The choice of threshold to qualify a particular population to a screening procedure is a challenge and depends on specific model. Figure 1 shows the distributions of predictions across three screening models on panel (A) and cumulative percentage of predictions lower or equal to a certain prediction on panel (B). According to cumulative distribution plots, the BACH model indicates that 68% of people have a lower risk than the cutoff, equal to 2%, whereas PLCO m 2012 and LCRAT models predict that around 70% of Polish high-risk individuals have a lower risk than the threshold.

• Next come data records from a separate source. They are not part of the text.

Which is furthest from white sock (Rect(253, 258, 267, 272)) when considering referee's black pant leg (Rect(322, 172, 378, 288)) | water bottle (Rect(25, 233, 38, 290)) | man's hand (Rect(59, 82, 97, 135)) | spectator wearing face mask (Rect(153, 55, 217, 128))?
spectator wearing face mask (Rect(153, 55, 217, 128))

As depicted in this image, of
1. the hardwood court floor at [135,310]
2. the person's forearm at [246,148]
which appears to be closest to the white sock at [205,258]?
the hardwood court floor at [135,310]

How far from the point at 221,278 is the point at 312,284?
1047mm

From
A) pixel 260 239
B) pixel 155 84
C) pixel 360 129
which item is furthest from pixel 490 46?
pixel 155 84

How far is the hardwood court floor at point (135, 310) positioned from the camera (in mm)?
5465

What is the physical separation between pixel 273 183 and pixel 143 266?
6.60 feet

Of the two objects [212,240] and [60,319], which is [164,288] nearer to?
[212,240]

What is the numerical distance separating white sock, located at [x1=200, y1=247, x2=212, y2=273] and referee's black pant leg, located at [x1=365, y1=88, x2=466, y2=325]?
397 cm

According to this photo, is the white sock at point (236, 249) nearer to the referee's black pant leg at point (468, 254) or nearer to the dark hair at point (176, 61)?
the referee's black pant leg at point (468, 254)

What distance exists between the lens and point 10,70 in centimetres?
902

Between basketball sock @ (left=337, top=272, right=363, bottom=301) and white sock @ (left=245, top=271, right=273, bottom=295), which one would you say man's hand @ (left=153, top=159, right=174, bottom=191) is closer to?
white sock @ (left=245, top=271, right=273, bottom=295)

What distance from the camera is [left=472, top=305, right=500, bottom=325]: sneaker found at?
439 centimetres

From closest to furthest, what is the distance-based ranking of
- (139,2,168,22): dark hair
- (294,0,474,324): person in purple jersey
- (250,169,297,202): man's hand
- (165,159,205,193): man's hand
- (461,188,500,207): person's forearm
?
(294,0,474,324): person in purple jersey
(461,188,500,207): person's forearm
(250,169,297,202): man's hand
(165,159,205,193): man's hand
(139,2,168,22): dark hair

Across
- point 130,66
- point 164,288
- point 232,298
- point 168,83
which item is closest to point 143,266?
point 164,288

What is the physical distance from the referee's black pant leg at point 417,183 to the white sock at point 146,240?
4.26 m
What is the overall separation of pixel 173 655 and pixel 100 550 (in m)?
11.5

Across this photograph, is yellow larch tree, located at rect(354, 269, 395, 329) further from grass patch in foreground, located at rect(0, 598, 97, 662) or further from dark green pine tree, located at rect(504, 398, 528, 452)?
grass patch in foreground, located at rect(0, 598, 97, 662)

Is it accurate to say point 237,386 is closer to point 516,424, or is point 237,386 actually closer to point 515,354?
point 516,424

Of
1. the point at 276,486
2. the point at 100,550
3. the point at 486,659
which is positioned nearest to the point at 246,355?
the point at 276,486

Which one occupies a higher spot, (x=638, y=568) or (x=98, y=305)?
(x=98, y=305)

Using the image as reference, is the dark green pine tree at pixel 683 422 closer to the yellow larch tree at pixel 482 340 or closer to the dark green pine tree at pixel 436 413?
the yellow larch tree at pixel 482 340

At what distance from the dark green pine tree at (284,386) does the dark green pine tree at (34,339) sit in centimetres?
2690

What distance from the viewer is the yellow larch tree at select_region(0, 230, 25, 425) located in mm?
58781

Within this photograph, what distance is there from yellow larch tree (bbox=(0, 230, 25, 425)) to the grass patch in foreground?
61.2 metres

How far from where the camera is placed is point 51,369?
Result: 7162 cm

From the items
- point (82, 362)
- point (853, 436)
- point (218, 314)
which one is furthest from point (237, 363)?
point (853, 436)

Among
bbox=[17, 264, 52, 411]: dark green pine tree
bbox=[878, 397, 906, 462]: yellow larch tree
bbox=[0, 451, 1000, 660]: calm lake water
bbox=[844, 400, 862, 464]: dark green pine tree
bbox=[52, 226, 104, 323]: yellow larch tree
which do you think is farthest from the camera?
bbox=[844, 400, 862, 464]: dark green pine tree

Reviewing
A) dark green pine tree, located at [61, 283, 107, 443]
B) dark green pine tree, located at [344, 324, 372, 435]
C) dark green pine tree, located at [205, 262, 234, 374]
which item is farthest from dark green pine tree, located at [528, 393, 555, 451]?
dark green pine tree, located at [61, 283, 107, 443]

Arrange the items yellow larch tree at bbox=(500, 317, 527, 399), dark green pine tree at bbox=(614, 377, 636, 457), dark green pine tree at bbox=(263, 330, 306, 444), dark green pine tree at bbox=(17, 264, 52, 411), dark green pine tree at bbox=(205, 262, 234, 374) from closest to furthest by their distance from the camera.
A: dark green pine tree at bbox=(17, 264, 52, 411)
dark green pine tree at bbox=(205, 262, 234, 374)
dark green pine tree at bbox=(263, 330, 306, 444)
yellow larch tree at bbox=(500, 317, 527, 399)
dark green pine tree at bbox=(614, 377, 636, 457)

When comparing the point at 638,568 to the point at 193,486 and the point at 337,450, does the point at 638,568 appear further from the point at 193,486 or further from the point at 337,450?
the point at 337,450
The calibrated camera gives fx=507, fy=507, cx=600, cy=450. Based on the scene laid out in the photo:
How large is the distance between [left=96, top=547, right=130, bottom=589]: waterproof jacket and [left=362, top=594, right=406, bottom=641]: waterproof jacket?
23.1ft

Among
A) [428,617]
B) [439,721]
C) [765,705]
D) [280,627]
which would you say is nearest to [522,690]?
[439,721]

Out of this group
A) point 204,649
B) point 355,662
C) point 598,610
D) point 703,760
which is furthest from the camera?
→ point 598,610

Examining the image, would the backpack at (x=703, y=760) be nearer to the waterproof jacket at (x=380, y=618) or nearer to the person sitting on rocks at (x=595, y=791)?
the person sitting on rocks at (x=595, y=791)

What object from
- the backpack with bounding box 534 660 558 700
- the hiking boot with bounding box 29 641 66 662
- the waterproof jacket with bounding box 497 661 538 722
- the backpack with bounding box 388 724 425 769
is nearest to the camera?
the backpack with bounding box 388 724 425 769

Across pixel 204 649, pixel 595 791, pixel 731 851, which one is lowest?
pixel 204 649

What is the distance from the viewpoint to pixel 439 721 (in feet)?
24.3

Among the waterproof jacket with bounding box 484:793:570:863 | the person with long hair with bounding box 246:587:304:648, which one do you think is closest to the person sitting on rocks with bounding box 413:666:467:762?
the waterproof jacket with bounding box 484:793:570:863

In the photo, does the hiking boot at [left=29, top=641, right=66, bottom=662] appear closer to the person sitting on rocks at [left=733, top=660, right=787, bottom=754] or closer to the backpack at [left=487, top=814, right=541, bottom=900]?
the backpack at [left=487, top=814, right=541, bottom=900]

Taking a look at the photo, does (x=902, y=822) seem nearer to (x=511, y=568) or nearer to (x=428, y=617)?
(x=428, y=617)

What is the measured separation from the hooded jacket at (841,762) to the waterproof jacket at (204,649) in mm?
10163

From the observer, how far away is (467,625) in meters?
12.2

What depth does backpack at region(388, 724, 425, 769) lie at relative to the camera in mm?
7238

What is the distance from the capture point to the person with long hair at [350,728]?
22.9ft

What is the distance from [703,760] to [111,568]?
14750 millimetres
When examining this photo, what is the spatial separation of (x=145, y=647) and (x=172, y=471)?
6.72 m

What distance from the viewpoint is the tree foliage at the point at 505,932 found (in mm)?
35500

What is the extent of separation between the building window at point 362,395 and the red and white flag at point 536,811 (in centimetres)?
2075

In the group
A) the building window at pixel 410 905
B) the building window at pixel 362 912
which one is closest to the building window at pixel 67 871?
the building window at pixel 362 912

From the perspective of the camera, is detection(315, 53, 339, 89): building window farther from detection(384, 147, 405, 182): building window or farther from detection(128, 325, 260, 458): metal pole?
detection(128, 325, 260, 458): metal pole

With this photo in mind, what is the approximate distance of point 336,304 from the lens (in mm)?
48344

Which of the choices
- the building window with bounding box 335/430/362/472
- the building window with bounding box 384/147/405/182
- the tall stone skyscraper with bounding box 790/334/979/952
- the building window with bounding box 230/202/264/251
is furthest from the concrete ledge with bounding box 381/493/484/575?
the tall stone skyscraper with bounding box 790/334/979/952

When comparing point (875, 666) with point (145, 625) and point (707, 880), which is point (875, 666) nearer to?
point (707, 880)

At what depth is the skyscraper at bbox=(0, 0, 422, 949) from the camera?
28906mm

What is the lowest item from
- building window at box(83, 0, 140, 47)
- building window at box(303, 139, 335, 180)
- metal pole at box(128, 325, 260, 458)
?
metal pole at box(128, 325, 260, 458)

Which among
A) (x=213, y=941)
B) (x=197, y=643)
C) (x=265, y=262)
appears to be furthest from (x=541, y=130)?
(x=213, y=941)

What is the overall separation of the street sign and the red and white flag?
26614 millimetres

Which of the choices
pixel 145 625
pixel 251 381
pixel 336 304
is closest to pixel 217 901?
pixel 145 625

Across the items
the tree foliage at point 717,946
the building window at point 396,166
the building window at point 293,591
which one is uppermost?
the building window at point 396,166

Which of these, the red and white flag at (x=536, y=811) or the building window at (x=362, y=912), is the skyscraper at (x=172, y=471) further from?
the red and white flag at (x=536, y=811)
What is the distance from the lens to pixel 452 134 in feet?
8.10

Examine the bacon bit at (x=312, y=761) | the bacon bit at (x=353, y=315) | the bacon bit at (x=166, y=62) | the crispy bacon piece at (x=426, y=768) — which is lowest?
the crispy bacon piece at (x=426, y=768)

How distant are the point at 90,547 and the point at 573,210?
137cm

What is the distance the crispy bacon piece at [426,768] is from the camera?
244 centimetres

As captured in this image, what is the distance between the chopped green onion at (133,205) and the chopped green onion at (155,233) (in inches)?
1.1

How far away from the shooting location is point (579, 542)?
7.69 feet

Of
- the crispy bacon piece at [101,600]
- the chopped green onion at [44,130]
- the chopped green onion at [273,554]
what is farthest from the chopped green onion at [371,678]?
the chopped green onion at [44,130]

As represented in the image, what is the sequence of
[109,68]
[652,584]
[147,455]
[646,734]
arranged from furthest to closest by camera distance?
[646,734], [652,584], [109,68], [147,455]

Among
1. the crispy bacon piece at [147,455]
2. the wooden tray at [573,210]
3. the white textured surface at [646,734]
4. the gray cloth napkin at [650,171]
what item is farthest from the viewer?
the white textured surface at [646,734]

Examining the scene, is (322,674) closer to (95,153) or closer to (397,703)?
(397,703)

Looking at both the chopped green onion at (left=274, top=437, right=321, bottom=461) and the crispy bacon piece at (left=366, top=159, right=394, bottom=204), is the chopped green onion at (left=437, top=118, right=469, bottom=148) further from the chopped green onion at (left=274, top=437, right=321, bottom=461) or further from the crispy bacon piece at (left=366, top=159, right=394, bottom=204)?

4.1. Dataset-Level Explanations

The purpose of the dataset-level explanation is to understand how the model usually behaves. We are not interested in one particular patient. The two key questions are (1) which variables are the most important and (2) how the risk prediction changes with the variable.
Figure 2 shows the importance of variables [36] in each model. First, we see that the models use different variables. For example, asbestos exposure is important for the BACH model, whereas other models do not include this factor. On the other hand, three variables (family lung trend, race, and emphysema) that are important for the LCRAT and PLCO m 2012 models are not included in the BACH model. The importance of variables from the common set is similar. The most important ones are age, number of years of smoking, cigarette count per day, and quit time. Age is the most important variable for the LCRAT and PLCO m 2012 models, but for the BACH model, it takes the fourth position. Similarly, the difference concerns years of smoking. It is the most important variable for the BACH model, whereas in the PLCO m 2012 model, it takes a lower position. According to the LCRAT model’s variable importance, years of smoking are considered the second most important (after age). However, the relative importance of these variables differs.
Figure 3 shows Partial Dependence Profiles [37,38] for the four most important variables. They summarize how the model prediction changes within the selected variable change. The greatest differences between the average models’ predictions are shown for two variables: age and smoking quit time. It is worth noticing that the considered models predict lung cancer risks for different time periods. Nevertheless, we compare the shapes of the curves rather than the absolute values of the predictions.
The PLCO m 2012 model prediction regarding age differs significantly from other models. The BACH model for the oldest people indicates counter-intuitive dependency, whereas the PLCO m 2012 model predictions increase dramatically for people more than 75 years old. For the LCRAT model, the prediction increases with age but only up to the age of 77 years. For the oldest people, the predictions remain unchanged.
Plots indicate similar dependencies between years of smoking (smkyears) and predictions for 2 models: LCRAT and PLCO m 2012 . For quitting time (qtyears), the BACH model again shows counter-intuitive dependency for the highest values. A very similar curve was also introduced in Figure 1 in the study [26]. The most similar dependencies’ partial dependence plots demonstrate for cigarettes per day variable (cpd). The BACH model prediction increases for those who smoked more than 20 years in a more radical manner than other models. Those changes among the models indicate that models exploit particular variables in different ways. It seems that some of these dependencies could be corrected.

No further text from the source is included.